Five questions asked over a glowing Jack o’Lantern, under an Autumn moon obscured by passing clouds…in between mouthfuls of candy corn…with Paul Castiglia of Scared Silly: Classic Hollywood Horror-Comedies …
Why is Halloween important to you?
“Important” is too strong a word for me to use in this case. My relationship with Halloween is one of “pure fun.” Specifically for me it’s become a time to revisit some old-school horror flicks (the more black & white the better). I’m not a big costume guy – used to do that more when I was younger. And I’m on a diet so I’m trying to limit my candy consumption!
But there is one thing that has become a Halloween tradition for me: I hold an annual Halloween movie night at my office. I try to keep things on the light side with classic horror films and horror-comedies, or films that fall into the PG realm without graphic content (whether it’s classic TV movies like “The Night Stalker” or recent animated hits like “Monsters vs. Aliens”).
Describe your ideal Halloween.
I think I just did – as long as I can watch some fun spooky movies I’m set!
What Halloween collectibles do you cherish, or hate, or both?
I love movie posters and lobby cards, old movie magazines, trading cards, comic books, books about old movies and the films themselves (when I was a kid in the 1970s that meant Super 8 digest versions of the classics; as an adult it’s the entire films on DVD). Not that I actively collect any of the above with the exception of the movies and books about them. But from time-to-time if I run across an interesting item I pick it up.
When was your very first Halloween, the one whereyou really knew it was Halloween, and how was it?
I can’t recall the year but it had to the early 1970s. I had a Batman costume, but it wasn’t one of the cheesy vinyl costumes with the plastic masks – this was a cloth costume with a cloth cape and I believe it may have had a cloth pull-over cowl as well. I’m guessing this was from Sears or some other department store. Within a year or two of that Halloween, my sister and I made a Spider-Man Costume – she sewed it and I used permanent marker to draw all the webbing onto it!
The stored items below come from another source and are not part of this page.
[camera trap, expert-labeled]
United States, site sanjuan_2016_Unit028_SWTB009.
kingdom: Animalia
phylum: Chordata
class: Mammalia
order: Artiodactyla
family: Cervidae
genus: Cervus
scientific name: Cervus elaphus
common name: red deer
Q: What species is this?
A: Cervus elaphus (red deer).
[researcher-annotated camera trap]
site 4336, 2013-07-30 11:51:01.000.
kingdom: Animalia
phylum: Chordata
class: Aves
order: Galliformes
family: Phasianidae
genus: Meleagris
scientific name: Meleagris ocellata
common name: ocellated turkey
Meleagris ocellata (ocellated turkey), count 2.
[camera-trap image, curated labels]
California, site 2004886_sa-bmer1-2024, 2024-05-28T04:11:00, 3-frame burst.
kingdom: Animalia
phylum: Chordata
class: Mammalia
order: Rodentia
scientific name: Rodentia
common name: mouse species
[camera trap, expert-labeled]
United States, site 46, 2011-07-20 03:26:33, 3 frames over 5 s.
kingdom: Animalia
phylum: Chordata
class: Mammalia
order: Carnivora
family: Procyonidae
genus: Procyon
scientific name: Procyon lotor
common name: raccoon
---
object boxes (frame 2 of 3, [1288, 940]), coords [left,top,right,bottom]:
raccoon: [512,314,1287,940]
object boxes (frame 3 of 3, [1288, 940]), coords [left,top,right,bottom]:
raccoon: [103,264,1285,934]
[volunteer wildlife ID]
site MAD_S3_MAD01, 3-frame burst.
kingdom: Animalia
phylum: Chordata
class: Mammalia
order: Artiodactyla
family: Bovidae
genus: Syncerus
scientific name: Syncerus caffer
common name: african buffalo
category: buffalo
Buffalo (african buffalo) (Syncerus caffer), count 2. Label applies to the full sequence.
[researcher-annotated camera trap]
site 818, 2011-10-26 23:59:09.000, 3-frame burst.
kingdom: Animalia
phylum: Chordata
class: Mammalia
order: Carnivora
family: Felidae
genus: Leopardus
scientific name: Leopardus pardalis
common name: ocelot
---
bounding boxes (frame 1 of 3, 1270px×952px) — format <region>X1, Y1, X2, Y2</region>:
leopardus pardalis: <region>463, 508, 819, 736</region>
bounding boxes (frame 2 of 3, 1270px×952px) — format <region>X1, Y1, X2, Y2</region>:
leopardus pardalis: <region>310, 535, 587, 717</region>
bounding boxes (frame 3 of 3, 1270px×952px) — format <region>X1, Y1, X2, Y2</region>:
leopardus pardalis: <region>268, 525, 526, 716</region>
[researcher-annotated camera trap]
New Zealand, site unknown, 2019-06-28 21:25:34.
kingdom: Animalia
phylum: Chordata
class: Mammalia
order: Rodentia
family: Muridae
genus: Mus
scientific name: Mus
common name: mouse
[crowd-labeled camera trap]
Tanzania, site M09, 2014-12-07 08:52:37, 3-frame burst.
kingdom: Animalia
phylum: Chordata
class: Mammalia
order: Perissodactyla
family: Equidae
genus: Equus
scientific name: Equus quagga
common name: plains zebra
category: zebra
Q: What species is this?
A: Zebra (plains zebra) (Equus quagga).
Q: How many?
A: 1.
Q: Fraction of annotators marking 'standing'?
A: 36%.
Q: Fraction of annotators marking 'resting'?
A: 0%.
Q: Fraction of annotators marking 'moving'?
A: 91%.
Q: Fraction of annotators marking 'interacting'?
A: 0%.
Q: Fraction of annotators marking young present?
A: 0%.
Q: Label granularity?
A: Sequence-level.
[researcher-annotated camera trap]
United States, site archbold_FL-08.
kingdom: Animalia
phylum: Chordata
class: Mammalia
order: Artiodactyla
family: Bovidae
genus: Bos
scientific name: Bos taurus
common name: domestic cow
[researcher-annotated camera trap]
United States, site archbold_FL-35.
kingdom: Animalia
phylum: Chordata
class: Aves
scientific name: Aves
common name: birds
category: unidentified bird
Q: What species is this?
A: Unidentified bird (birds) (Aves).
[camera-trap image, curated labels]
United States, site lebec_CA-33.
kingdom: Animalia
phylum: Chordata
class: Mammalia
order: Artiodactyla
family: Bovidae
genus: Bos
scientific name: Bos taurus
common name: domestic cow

It was cool because it had a pull-over mask that fully covered my head and I insisted that we use gauze for the eyes so they could be white (enabling me to still see-through the mask).
What’s the one Halloween question you want to be asked and what’s your answer?
Q: If you could go back in time and watch any movie you wanted in a theater for Halloween, what would it be?
A: My answer would have to be the classic William Castle-directed Vincent Price starrer “The Tingler” – complete with the rigged seats!
Nice selection on “The Tingler!” I’d love to have seen that one in theaters myself, Castle always was the showman-type.